Return the passage on PLCs during the COVID crisis word for word, starting at "How PLCs Guided" and ending at "map for success.".

## TEXT PASSAGE

::::::::

How PLCs Guided Our Work Through the COVID Crisis
As the dynamics in education across the world changed in March and the months after, so did the thoughts of many educational professionals.
Leading a large urban-suburban high school provided many challenges, but the strengths of Professional Learning Communities shined through for our teachers and students. We needed to climb and maneuver through these challenges, but keeping our focus on learning, collaboration, and results allowed us to have a map for success.
As we continued to develop this map for success, our collaborative teams' trust and beliefs allowed for foundational work to take place over the summer to plan for the upcoming school year. Our district curriculum directors worked to provide coaching and different perspectives for our team leaders to focus on making sure that “all students succeed.” Our foundations were continuously driven around the Four Critical Questions of a PLC, and we continued to look at making adjustments from the work of Kim Bailey and Chris Jakicic in their book Make it Happen. Their important work allowed all of us to look to better our teams through a coaching perspective and philosophy.
In reviewing what we wanted our students to know, we wanted our teams to view this from an asset point of view for all of our students. Rather than looking at gaps our students faced from COVID, we wanted to focus on their strengths to make it easier to build bridges over the gaps. While working over the summer, our collaborative teams were able to break down our already identified essential learning standards to focus on successes and unfortunate gaps that took place starting in the spring. Our team leaders worked to challenge teams in the face of adversity to provide the best possible outcomes for all students to succeed.

::::::::

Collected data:
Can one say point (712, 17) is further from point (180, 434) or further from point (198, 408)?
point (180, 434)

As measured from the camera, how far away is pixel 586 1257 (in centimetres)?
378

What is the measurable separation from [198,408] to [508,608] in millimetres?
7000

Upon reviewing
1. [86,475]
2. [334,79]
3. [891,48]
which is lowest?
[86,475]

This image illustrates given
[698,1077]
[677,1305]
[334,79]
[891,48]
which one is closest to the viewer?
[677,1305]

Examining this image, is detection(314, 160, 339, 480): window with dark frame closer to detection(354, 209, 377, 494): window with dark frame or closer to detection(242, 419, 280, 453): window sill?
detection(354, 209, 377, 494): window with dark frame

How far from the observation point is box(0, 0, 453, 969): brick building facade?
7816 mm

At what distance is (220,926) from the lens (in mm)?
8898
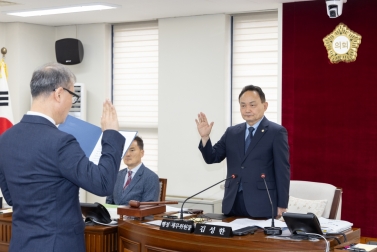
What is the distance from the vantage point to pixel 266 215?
427cm

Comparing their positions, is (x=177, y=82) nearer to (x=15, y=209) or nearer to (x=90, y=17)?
(x=90, y=17)

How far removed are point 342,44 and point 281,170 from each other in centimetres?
235

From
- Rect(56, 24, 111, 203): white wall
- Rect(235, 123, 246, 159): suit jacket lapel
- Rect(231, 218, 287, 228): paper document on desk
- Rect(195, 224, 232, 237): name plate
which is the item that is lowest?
Rect(231, 218, 287, 228): paper document on desk

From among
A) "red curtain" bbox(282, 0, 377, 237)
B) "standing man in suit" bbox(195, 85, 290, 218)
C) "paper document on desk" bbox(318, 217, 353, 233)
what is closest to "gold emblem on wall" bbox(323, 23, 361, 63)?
"red curtain" bbox(282, 0, 377, 237)

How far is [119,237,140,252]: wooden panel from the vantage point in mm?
3594

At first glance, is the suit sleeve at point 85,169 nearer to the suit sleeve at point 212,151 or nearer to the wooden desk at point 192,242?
the wooden desk at point 192,242

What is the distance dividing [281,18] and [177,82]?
164 centimetres

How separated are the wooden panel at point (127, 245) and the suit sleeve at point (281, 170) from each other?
46.7 inches

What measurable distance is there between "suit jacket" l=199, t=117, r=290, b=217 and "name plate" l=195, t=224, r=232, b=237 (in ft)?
3.10

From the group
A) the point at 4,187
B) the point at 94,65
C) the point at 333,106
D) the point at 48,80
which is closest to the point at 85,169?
the point at 48,80

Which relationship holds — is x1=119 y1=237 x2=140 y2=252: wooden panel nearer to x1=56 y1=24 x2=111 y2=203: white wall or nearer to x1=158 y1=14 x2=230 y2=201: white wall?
x1=158 y1=14 x2=230 y2=201: white wall

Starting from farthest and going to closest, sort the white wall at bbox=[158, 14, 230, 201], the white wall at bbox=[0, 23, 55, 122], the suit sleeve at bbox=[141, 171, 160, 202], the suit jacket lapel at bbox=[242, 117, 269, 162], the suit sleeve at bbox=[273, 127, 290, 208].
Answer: the white wall at bbox=[0, 23, 55, 122] → the white wall at bbox=[158, 14, 230, 201] → the suit sleeve at bbox=[141, 171, 160, 202] → the suit jacket lapel at bbox=[242, 117, 269, 162] → the suit sleeve at bbox=[273, 127, 290, 208]

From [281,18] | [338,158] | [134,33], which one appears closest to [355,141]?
[338,158]

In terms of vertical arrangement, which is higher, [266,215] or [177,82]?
[177,82]
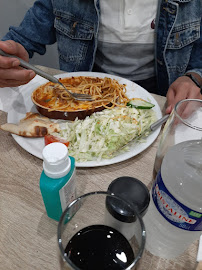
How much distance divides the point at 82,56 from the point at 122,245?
4.36 ft

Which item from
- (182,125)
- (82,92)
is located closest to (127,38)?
(82,92)

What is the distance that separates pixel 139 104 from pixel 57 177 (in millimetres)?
690

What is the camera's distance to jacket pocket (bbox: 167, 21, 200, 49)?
1.41 metres

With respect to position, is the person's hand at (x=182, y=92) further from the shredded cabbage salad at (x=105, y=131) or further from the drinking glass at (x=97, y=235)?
the drinking glass at (x=97, y=235)

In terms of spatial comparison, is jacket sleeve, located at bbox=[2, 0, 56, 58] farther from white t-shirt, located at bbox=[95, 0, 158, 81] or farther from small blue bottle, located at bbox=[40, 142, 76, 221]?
small blue bottle, located at bbox=[40, 142, 76, 221]

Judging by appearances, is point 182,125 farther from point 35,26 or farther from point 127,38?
point 35,26

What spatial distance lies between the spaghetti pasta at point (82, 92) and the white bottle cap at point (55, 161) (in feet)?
1.79

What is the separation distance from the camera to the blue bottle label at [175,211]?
1.73 ft

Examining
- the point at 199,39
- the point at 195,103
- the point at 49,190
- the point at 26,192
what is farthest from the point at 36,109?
the point at 199,39

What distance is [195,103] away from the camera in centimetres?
71

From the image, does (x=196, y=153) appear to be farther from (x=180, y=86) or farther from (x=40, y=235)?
(x=180, y=86)

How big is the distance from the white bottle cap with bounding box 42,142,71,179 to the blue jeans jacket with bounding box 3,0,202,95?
1048mm

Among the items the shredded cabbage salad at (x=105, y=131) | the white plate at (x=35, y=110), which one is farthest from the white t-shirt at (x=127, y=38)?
the shredded cabbage salad at (x=105, y=131)

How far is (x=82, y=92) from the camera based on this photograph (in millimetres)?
1279
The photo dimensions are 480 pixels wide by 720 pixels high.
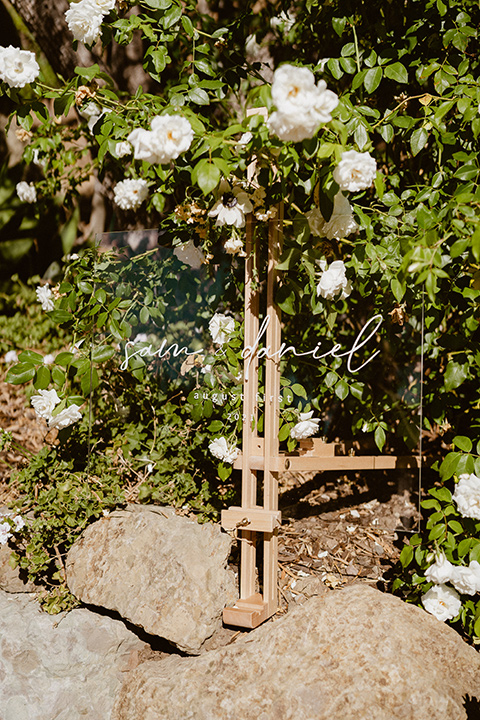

::::::::

## ANSWER AREA
How PLCs Guided Our Work Through the COVID Crisis
As the dynamics in education across the world changed in March and the months after, so did the thoughts of many educational professionals.
Leading a large urban-suburban high school provided many challenges, but the strengths of Professional Learning Communities shined through for our teachers and students. We needed to climb and maneuver through these challenges, but keeping our focus on learning, collaboration, and results allowed us to have a map for success.